PAGE EXTRACT ▸
________________________________________
Claire Baker, 15, is trying to gather 20,000 pairs of shoes during the next few months to send to people in Haiti.
At one point, the garage at 15-year-old Claire Baker's house in Maple Grove was so full of shoes, including everything from high-heeled stilettos to tiny rain boots, that there was no room to park.
Baker, a freshman at Totino-Grace High School in Fridley, has collected 13,000 pairs of shoes for people in Haiti since the Jan. 12, 2010 earthquake that devastated the country.
The effort goes back to a community service requirement she had in seventh-grade at St. Vincent de Paul School in Brooklyn Park.
Family friends Lee and Dawn Shelton, who started a charity out of their Roseville home called Flip Flop Fleet to supply shoes to the needy in Haiti and elsewhere, inspired her ongoing project.
The couple, who adopted two children from Haiti, had photos of people in the country wearing plastic soda bottles as a crude kind of footwear. It shocked Baker.
"I thought there was no way that people wouldn't have something as basic as shoes," Baker said. She wanted "to help them get through their tough times with a pair of shoes."
So she went from classroom to classroom telling her peers about how many people in Haiti are forced to choose between food and shoes.
________________________________________
LISTED RECORDS ▸
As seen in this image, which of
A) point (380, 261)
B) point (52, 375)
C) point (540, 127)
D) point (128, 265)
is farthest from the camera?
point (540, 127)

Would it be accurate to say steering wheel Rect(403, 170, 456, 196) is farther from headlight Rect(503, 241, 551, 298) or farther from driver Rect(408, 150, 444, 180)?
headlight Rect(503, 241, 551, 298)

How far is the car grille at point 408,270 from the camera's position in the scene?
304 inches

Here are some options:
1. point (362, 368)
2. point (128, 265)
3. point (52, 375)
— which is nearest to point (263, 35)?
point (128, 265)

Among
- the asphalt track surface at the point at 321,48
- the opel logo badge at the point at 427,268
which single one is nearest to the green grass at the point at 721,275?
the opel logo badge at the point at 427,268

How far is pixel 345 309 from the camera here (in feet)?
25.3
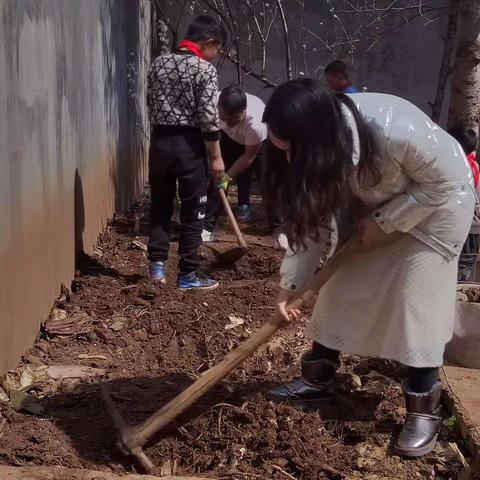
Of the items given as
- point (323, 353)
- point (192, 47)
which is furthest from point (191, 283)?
point (323, 353)

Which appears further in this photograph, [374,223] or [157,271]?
[157,271]

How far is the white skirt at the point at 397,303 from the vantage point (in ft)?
9.86

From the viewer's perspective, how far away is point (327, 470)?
2.99 m

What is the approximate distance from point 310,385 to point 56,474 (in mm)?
1203

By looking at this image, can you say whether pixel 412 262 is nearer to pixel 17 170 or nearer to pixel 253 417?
pixel 253 417

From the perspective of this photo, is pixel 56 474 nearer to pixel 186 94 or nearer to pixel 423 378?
pixel 423 378

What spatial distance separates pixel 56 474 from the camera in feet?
9.06

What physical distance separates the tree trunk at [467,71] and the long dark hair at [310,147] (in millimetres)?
4722

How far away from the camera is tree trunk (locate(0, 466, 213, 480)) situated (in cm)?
274

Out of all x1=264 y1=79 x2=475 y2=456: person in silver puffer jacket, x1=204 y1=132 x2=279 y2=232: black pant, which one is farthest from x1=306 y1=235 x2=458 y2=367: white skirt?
x1=204 y1=132 x2=279 y2=232: black pant

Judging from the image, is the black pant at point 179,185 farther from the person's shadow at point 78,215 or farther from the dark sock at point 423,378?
the dark sock at point 423,378

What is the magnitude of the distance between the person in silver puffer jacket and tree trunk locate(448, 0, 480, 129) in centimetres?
430

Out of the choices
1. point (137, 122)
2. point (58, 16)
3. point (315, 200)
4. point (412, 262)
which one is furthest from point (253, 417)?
point (137, 122)

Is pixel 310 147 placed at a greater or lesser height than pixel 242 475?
greater
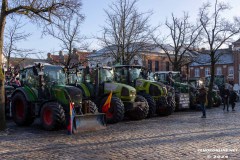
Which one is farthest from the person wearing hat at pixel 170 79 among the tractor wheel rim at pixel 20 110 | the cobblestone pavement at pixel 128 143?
the tractor wheel rim at pixel 20 110

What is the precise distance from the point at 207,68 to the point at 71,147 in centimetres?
6478

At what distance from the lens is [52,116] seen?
12.3 m

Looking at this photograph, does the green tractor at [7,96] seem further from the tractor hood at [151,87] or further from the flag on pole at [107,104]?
the tractor hood at [151,87]

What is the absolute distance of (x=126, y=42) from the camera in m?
26.3

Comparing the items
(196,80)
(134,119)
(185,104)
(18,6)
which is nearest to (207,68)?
(196,80)

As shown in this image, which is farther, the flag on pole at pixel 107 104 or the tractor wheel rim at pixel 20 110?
the tractor wheel rim at pixel 20 110

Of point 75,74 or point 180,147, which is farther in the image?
point 75,74

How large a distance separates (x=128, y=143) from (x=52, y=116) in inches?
144

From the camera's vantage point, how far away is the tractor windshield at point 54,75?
13906 millimetres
________________________________________
WORK INSTRUCTIONS ▸ According to the article about the shoe drive for Haiti, how many pairs of shoes has Claire Baker collected since the earthquake?

RESULT OF THE TASK ▸ 13,000 pairs